**Compito 1**
Stabilisci se le affermazioni (a), (b) e (c) concordano con il testo sulla comunicazione aziendale. Per ciascuna rispondi sì o no e cita testualmente le parole del testo che decidono la risposta.
(a) Gli errori di comunicazione hanno un costo basso.
(b) Il telemarketing è un'attività comunicazionale.
(c) Quanto detto per il telemarketing non si applica alla vendita diretta.
**Compito 2**
Per favore, indica quali compiti vanno delegati a chi ha competenze amministrative secondo il testo sulla comunicazione aziendale.

**Testo fornito**

::::

Nessun titolare d’azienda si affiderebbe ad un idraulico per un’operazione al cuore, e la comunicazione aziendale è materia altrettanto delicata. 

La comunicazione punta al cuore dell’azienda e al cuore del cliente.

Sbagliare la comunicazione produce danni. Gli errori costano cari. 

Per gestire una campagna di comunicazione dobbiamo quindi definire competenze scientifiche e di coordinamento forti, e delegare solo i compiti veramente amministrativi a chi ha competenze amministrative. Dobbiamo inoltre capire che molte competenze prima giudicate amministrative sono in realtà comunicazionali. 

Il fatto di considerare un operatore di telemarketing come amministrativo è un errore, in quanto il telemarketing è attività comunicazionale che richiede forti skills verbali, paralinguistiche e di ascolto, un training adeguato, e una selezione di partenza forte. Lo stesso vale per la vendita diretta.

::::

**Righe elencate**
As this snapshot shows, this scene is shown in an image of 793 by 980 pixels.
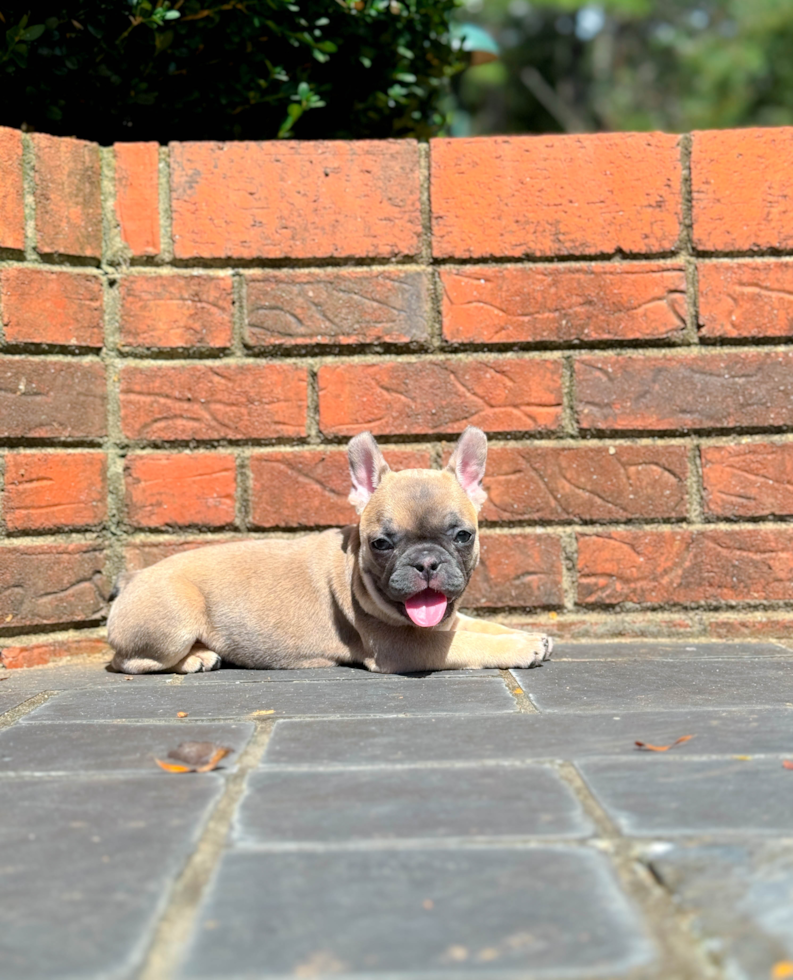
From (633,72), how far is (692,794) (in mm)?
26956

::::

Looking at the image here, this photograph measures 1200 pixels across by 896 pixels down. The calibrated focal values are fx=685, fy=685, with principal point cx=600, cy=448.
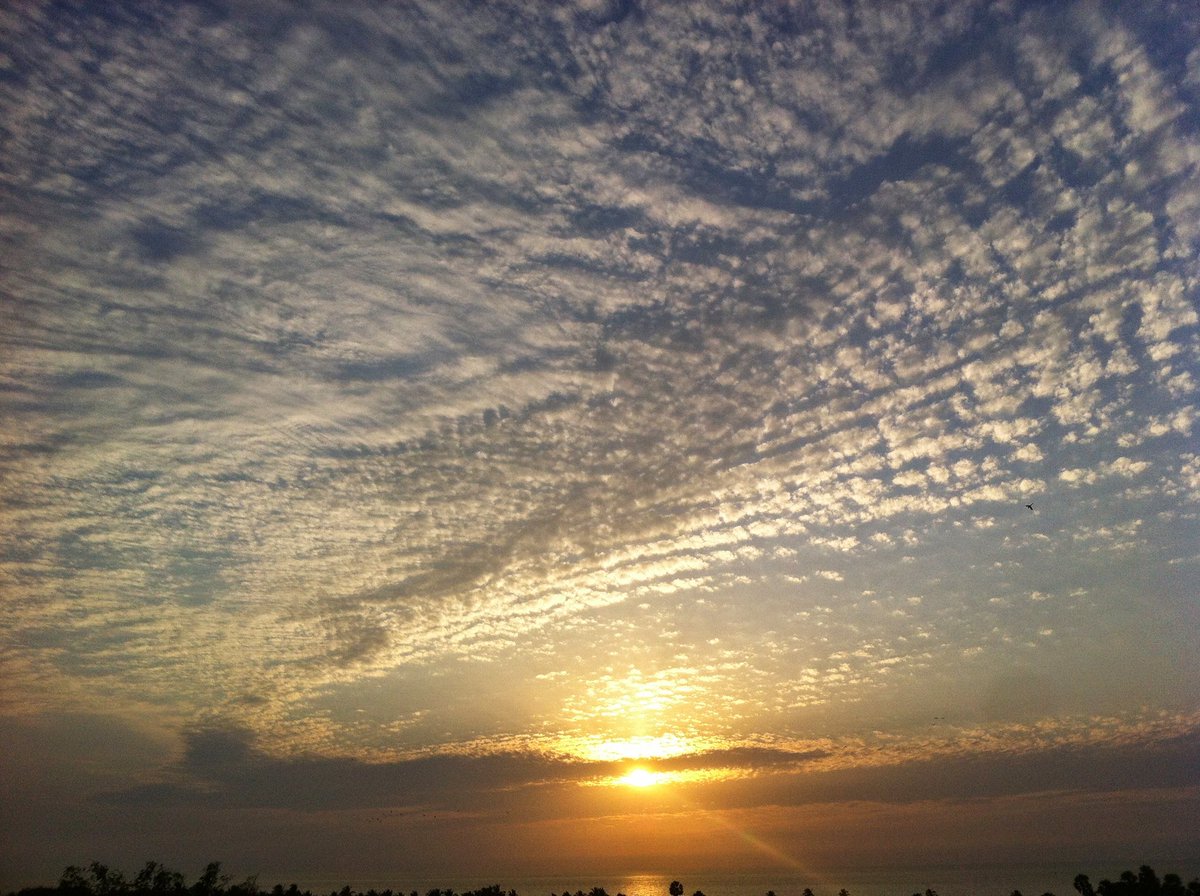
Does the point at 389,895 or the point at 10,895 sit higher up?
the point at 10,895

::::

**Soluzione 1**
(a) No: «Gli errori costano cari.»
(b) Sì: «il telemarketing è attività comunicazionale»
(c) No: «Lo stesso vale per la vendita diretta.»

**Soluzione 2**
Solo i compiti veramente amministrativi.